▸ **REQUIRED TASK**: Copy out the lines of the listing below word for word, from the line with "How far is <box>98,214,118,227</box>: river" to the line with "3.06 metres", including both of those lines.

Some listings:
============

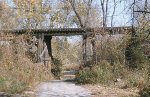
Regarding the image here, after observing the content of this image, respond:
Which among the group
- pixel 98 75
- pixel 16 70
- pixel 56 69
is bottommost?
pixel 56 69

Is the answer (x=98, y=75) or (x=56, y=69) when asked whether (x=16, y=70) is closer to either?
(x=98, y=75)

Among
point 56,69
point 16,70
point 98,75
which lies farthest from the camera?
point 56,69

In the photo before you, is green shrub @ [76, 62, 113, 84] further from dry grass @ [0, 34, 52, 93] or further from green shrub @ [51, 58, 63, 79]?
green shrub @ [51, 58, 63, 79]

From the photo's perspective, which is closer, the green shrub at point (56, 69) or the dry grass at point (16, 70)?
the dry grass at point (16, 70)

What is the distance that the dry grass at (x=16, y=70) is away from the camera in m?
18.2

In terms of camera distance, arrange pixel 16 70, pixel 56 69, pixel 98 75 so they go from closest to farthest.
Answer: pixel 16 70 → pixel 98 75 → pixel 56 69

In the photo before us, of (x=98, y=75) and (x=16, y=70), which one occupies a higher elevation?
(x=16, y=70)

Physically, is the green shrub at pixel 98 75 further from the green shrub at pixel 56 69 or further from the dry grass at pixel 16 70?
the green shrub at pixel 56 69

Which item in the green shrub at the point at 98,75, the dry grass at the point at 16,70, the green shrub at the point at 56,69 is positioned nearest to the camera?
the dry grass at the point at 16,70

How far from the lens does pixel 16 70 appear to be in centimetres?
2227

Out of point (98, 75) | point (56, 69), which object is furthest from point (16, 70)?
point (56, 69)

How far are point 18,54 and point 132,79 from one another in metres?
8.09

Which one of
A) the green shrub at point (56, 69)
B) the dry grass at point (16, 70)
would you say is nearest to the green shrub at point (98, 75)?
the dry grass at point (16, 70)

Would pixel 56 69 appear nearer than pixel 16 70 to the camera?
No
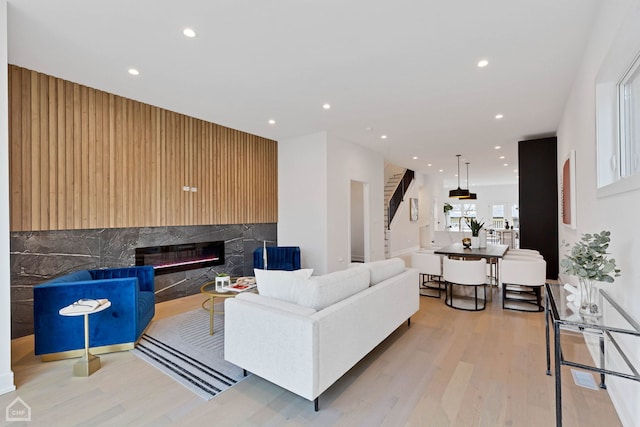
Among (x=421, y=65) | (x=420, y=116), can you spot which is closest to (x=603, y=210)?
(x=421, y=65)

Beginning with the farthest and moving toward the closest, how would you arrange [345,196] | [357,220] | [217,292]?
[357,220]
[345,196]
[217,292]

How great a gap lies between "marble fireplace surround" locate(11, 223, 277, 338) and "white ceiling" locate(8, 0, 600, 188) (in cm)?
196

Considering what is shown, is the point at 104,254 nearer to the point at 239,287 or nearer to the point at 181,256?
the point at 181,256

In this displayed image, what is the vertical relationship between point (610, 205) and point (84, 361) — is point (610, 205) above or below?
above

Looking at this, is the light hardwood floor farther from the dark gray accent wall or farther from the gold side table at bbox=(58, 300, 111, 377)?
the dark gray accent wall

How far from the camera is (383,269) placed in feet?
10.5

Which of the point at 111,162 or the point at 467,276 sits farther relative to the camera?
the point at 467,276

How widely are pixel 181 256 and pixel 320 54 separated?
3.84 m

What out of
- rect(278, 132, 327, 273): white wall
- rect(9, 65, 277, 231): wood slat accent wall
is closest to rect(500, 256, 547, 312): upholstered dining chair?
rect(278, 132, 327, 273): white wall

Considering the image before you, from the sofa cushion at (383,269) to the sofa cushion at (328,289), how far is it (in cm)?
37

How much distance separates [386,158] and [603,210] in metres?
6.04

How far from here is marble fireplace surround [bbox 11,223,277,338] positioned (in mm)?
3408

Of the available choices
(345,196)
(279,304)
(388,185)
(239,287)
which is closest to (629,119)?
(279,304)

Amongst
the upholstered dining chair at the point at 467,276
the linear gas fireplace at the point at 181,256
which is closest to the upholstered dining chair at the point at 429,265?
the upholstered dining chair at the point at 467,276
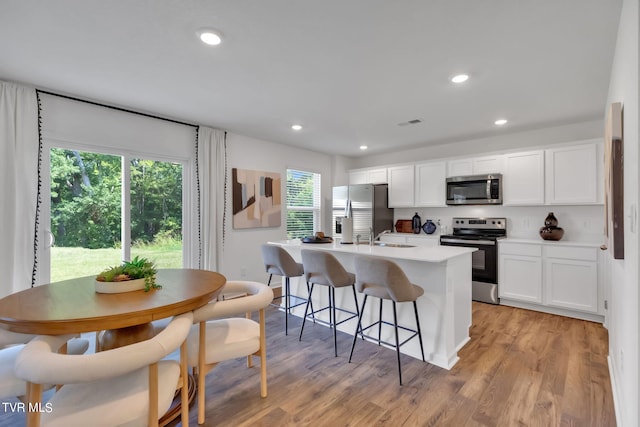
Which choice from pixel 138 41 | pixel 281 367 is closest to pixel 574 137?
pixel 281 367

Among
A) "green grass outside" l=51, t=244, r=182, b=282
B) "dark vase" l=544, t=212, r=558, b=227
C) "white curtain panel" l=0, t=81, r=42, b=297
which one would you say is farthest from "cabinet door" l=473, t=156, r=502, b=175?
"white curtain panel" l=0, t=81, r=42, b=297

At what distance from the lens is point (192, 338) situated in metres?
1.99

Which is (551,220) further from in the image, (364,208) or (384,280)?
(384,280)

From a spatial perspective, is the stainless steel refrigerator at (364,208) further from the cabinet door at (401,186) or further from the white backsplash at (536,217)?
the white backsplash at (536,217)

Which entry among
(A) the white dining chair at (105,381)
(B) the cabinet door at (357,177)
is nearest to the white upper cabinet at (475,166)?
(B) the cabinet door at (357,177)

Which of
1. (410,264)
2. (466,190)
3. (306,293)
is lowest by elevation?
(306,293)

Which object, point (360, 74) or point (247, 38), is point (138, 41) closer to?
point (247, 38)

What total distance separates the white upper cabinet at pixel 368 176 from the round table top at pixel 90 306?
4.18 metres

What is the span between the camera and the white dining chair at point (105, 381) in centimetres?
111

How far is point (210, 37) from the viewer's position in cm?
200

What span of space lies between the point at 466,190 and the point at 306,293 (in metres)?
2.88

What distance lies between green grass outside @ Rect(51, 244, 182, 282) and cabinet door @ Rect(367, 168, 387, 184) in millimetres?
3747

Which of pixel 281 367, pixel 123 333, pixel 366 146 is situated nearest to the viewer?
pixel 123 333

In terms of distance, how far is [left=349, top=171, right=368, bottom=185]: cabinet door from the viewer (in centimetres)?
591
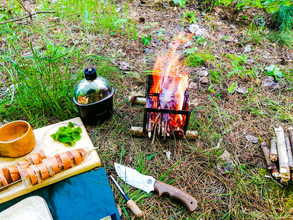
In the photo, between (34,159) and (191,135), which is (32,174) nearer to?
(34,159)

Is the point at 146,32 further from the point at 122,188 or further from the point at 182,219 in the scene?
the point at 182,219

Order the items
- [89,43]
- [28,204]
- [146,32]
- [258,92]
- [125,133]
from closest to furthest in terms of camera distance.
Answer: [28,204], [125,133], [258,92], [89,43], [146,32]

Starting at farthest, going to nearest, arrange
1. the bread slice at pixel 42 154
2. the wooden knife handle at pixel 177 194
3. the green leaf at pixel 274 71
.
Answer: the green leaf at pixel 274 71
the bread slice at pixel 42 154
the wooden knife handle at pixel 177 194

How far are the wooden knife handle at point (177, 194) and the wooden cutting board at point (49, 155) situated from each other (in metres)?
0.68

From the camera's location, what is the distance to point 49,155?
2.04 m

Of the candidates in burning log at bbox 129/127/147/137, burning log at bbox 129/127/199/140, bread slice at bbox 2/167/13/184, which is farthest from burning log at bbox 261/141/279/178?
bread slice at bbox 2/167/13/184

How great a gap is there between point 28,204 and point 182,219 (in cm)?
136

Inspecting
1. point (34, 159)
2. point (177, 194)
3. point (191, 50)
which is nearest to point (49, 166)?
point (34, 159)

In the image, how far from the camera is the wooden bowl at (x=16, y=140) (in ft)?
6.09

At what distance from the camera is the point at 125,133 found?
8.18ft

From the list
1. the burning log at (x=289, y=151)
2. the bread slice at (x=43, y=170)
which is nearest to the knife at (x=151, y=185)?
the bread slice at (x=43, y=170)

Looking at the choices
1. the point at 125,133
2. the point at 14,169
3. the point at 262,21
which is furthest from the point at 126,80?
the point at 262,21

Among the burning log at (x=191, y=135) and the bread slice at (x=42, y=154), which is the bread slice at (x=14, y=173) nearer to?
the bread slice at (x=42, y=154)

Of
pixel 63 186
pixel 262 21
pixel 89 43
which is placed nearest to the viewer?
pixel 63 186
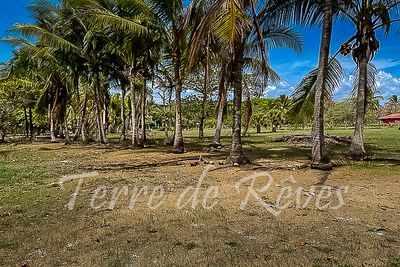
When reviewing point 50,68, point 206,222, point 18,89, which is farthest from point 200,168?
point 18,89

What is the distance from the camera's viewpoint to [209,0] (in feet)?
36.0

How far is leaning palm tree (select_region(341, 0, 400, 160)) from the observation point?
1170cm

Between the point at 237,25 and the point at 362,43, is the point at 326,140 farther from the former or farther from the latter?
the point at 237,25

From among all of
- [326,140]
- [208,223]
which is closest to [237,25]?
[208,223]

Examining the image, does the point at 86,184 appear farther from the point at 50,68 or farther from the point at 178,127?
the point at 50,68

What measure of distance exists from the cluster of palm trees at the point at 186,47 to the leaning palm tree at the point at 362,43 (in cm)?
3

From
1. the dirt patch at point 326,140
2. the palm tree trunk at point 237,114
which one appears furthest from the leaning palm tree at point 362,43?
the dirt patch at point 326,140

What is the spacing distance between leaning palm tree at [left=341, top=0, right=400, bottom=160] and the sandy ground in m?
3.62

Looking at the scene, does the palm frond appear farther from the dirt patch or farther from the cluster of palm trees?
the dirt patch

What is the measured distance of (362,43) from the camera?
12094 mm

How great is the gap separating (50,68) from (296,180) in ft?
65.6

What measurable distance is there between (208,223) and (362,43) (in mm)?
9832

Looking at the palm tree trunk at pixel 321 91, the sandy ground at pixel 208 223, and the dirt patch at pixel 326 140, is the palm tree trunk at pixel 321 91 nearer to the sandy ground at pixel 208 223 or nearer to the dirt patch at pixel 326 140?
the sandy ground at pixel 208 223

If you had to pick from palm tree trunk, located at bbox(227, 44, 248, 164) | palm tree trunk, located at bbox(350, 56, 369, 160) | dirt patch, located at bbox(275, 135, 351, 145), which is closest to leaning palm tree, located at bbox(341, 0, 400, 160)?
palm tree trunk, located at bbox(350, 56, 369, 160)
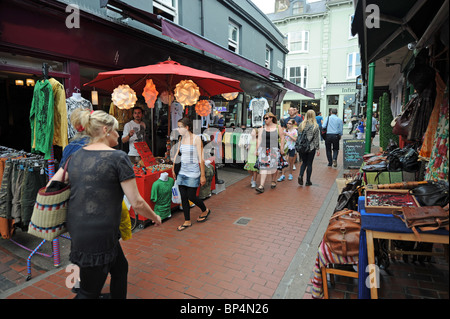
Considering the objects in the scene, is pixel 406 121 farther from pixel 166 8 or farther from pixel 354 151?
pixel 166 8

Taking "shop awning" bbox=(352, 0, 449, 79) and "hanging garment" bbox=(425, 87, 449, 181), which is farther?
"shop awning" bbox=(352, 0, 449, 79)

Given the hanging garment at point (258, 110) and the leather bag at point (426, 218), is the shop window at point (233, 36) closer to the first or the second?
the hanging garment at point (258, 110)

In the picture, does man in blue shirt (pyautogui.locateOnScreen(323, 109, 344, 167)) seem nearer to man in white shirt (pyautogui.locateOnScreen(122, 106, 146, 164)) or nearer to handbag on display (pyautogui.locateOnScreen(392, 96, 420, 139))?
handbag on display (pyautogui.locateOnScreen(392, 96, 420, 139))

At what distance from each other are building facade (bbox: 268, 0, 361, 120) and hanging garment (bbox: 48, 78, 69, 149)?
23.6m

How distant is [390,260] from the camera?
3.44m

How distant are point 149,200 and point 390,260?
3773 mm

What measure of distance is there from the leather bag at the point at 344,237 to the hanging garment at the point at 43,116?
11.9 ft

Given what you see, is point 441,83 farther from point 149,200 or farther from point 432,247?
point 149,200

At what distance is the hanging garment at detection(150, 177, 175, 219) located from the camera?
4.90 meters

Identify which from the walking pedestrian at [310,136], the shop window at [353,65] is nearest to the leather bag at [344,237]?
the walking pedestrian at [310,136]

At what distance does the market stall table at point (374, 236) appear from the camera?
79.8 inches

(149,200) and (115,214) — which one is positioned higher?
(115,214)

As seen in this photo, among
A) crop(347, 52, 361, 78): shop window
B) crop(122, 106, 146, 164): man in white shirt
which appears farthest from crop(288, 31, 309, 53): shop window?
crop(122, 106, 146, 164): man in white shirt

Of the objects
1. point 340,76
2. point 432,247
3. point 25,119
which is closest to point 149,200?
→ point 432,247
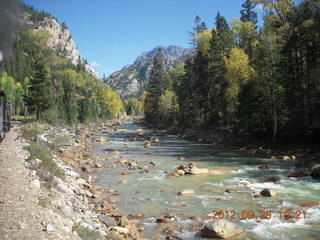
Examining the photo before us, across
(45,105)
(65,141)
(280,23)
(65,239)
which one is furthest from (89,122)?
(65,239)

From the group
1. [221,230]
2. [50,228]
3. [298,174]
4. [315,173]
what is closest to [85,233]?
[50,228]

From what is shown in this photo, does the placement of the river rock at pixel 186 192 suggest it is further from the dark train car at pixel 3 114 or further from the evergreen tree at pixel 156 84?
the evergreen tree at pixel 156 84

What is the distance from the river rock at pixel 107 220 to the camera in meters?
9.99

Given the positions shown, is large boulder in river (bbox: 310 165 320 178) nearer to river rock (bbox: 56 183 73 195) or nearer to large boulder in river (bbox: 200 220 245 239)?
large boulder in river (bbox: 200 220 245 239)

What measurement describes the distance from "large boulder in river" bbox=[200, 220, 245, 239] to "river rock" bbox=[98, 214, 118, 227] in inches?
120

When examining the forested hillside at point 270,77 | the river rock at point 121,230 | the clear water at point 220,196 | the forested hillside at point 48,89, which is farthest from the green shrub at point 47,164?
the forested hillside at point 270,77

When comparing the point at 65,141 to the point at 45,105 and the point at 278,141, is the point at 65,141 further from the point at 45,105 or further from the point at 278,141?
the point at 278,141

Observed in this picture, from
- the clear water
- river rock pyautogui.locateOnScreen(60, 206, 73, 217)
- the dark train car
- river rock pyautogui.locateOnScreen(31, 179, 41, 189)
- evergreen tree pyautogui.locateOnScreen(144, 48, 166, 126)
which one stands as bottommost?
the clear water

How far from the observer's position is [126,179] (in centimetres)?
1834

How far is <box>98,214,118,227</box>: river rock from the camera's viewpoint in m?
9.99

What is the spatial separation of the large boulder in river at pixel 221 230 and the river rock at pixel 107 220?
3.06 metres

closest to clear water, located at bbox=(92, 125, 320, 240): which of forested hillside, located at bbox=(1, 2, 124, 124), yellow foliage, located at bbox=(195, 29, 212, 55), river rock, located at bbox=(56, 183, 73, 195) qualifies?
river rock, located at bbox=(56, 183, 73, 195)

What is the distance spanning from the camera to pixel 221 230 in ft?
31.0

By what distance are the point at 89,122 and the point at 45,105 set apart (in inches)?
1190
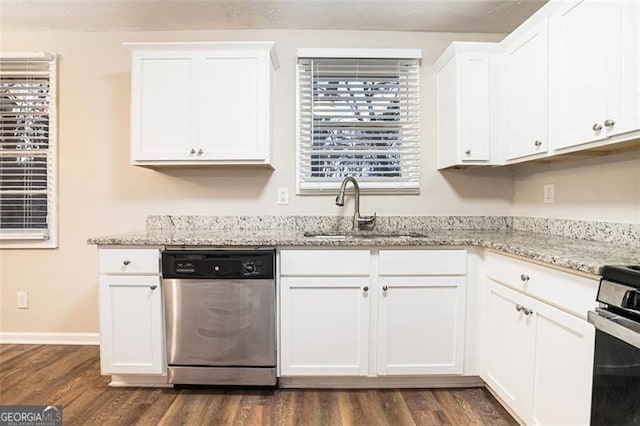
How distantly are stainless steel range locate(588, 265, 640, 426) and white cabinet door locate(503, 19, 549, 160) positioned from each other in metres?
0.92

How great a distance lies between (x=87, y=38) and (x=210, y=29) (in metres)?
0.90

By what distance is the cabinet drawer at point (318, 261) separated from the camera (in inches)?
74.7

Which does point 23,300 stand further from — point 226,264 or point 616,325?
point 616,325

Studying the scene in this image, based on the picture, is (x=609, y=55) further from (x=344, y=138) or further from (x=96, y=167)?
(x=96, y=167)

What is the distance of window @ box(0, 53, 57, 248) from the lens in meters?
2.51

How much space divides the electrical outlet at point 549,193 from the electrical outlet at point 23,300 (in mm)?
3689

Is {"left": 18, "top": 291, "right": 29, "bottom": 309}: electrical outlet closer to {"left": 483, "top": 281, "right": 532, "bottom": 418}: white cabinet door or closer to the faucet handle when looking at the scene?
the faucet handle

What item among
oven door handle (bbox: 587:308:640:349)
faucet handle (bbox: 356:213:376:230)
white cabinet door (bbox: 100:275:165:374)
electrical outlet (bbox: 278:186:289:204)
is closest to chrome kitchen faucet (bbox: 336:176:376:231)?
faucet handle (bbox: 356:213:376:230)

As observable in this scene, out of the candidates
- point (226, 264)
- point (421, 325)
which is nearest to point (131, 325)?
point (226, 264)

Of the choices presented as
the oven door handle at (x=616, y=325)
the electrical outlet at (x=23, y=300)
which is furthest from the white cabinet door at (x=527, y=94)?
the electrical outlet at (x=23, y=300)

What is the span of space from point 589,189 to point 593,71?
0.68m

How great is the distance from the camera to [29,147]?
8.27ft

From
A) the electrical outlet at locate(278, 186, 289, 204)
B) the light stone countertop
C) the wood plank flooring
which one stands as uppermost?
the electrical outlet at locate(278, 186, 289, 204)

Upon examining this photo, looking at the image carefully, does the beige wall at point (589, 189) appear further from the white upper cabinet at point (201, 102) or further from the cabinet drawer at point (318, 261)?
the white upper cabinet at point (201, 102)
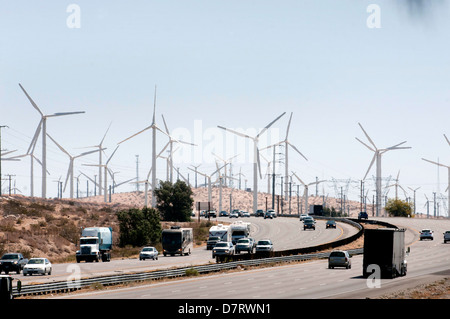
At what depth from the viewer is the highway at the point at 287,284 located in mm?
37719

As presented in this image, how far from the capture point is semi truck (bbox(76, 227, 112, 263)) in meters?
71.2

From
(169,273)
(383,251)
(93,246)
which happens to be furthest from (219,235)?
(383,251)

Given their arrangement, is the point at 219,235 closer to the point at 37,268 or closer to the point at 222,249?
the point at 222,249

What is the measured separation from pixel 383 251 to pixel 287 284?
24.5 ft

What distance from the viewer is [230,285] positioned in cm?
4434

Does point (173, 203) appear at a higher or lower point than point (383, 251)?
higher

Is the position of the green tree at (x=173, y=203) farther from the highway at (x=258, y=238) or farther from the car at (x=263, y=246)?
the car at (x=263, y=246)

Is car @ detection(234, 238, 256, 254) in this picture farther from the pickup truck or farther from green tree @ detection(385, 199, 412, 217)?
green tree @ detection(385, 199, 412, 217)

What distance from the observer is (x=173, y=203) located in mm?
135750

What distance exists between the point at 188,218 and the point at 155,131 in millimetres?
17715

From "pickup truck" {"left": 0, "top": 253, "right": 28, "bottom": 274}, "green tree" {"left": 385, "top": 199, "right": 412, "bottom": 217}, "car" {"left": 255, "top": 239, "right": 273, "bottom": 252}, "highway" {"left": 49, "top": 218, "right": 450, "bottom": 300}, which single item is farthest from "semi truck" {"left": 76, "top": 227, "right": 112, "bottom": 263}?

============

▸ **FINISHED TASK**:
How far is <box>98,214,118,227</box>: river rock from the camera's viewpoint in m?
9.99

What is the spatial separation of the large boulder in river at pixel 221 230 and the river rock at pixel 107 220?
3.06 metres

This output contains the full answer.